El magisterio sereno
El mítico artista octogenario llena el Nuevo Apolo con una lección de amor y compromiso hacia la “Vieja escuela”


John Mayall es una institución absoluta del blues y la guitarra eléctrica del siglo XX, pero nunca ha querido limitarse a ejercer el legítimo papel de vieja gloria. Qué va. El hombre de níveas ondulaciones que anoche nos contemplaba con ojos vivarachos, a sus 83 años, desde el escenario del Nuevo Apolo podría habernos amenizado con historias esenciales sobre la música popular del último medio siglo (Clapton, Peter Green, Mick Taylor), pero prefirió hablarnos de su nuevo disco, Talk about that, que ha tenido a bien entregarnos hace apenas un par de semanas. Hace el número sesenta y tantos de su colección y no incluye sorpresas, pero a nadie se le ocurriría demandarlas. Mayall alentó la invasión británica y se enroló en la vieja escuela de Chicago, y en esas sigue: ejerciendo un magisterio sereno, venerable y tan carente de sobresaltos como admirable en su vivacidad.
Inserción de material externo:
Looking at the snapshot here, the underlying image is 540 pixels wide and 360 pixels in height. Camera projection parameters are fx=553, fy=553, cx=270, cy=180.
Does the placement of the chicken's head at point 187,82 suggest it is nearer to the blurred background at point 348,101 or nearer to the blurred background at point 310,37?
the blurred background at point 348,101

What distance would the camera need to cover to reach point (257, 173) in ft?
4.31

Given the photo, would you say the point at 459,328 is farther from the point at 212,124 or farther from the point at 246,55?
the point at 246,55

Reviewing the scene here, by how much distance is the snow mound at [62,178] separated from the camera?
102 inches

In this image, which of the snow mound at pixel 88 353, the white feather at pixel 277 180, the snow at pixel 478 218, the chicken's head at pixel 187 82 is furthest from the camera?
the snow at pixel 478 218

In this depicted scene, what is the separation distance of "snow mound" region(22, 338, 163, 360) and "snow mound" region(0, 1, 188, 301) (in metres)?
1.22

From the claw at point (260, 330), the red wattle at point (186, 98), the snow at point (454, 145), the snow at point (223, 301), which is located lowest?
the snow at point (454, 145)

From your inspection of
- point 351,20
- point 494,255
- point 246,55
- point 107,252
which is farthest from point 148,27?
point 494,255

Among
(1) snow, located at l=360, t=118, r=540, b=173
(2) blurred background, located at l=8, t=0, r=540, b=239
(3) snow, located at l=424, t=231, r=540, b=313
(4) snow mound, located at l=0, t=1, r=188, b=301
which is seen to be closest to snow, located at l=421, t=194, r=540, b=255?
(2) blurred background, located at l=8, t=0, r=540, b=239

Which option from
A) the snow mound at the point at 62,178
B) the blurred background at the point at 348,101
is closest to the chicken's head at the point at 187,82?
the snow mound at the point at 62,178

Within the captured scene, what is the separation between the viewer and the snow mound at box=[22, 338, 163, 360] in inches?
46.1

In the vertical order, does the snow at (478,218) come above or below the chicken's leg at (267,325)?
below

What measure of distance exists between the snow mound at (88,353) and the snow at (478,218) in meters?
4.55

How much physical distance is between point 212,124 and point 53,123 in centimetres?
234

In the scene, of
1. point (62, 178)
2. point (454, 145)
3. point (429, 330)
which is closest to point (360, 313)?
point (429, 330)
Tras la reciente deserción del guitarrista Rocky Athas, el maestro de Cheshire dispone de una artillería quizá demasiado exigua. Al rubio bajista Greb Rzab y el batería negro Jay Davenport, ambos curtidos en la próspera cantera de Chicago, los presenta Mayall como “mi pequeña orquesta”, síntoma de que el propio jefe de filas teme por la escasez de efectivos. Y el arranque, You know that you love me, resultó efectivamente desangelado, con el británico tan incómodo ante su pequeño órgano Hammond que parecía apurado por tocar y cantar a la vez. El resto del concierto prefirió situarse frente al Roland, un teclado más agradecido de primeras. Las chuletas con las letras figuraban junto a ambos instrumentos, así que eso no fue problema.
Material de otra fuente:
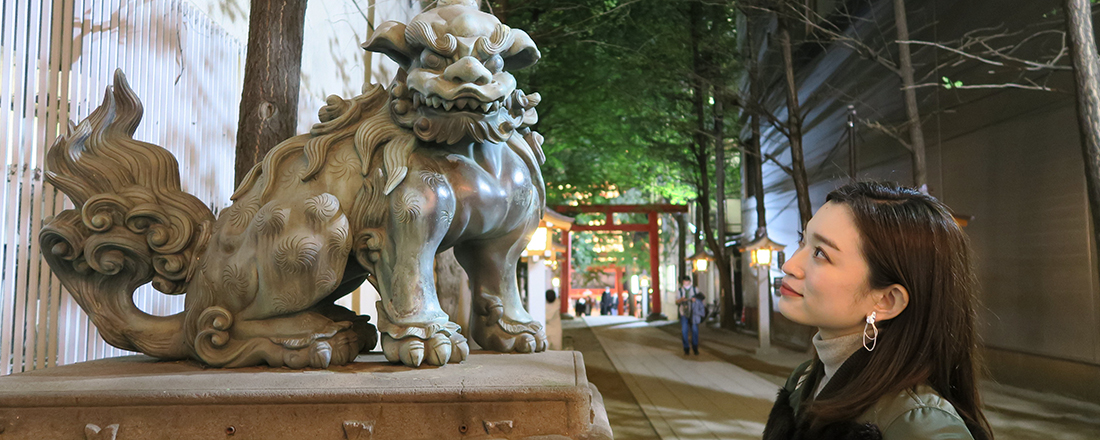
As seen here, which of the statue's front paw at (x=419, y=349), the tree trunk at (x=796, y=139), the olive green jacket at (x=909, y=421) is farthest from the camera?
the tree trunk at (x=796, y=139)

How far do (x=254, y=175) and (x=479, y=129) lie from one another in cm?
68

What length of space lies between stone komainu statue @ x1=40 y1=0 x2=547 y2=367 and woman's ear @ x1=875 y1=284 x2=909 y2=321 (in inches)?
40.3

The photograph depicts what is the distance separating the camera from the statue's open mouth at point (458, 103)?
1.86 meters

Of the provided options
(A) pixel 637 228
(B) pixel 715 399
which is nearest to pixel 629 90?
(B) pixel 715 399

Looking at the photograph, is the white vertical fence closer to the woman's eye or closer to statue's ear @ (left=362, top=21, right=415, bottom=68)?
statue's ear @ (left=362, top=21, right=415, bottom=68)

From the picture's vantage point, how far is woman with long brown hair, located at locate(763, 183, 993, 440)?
1.16 metres

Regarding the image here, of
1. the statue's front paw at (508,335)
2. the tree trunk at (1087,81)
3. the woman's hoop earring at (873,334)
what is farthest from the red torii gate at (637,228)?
the woman's hoop earring at (873,334)

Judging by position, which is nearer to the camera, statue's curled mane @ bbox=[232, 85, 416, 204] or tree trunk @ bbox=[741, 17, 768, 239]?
statue's curled mane @ bbox=[232, 85, 416, 204]

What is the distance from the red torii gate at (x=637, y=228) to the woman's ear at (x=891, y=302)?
19434 millimetres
Mayall nunca fue un vocalista rutilante, sino solo correcto, y a estas alturas las filigranas sobre las teclas blancas y negras ya no inducen al vértigo. Pero exhibe la legitimidad de lo verdadero, la autenticidad de esos desarrollos extensos y generosos que, como en It’s hard going up, una de sus nuevas composiciones, permanecen ajenos a la prisa. Y emociona cuando en Walking on sunset empuña la guitarra por primera vez. Su mano derecha aparenta una cierta indecisión, pero no es así: los dedos acumulan tantos trienios de sabiduría y servicio que trastabillan por el mástil como quien se diera un paseo a orillas del mar.
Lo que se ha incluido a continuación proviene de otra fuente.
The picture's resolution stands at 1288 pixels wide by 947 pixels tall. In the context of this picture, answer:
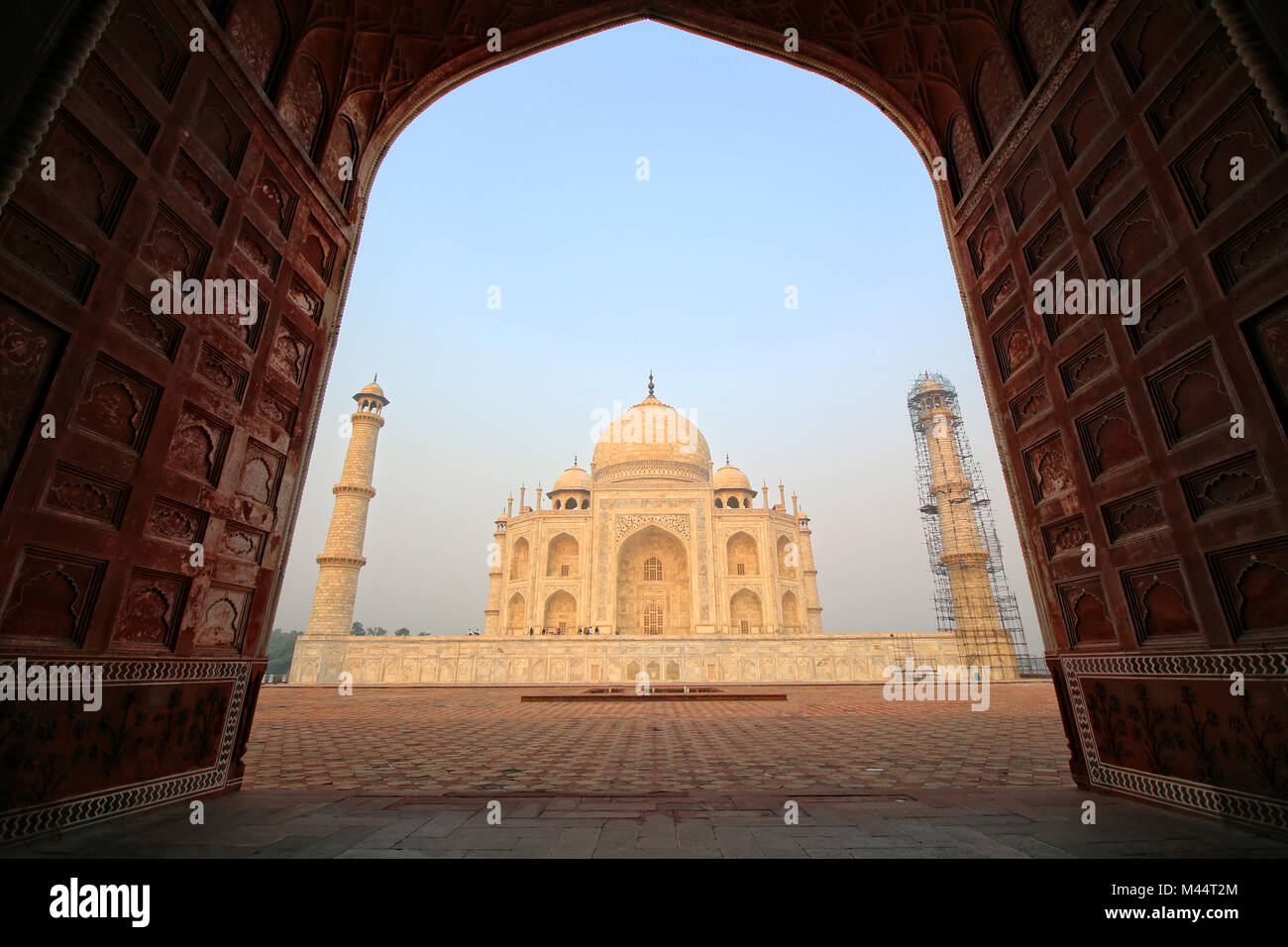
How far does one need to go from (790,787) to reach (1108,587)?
83.9 inches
El teatro, repleto como en las grandes ocasiones, asistió a un recital prolífico y elocuente, con escalas en los viejos amigos (Help me, baby, help me, de Sonny Boy Williamson) y en clásicos como Early in the morning, de mensaje elocuente. “Es tempranito por la mañana y no tengo nada más que el blues”, sollozaba John Mayall a modo de proclama (o soflama) leve, acompañada por un solo a media voz que se convirtió en uno de los momentos más jaleados de la noche. Su camisa abierta con estampados blanquinegros y esos dos grandes collares sobre la pechera pudiera sugerir el atuendo de un turista despreocupado, pero Mayall es un octogenario comprometido. Un hombre que ama su trabajo y no desfallece en dos horas de entrega. Todo un ejemplo. Todo un motivo de envidia.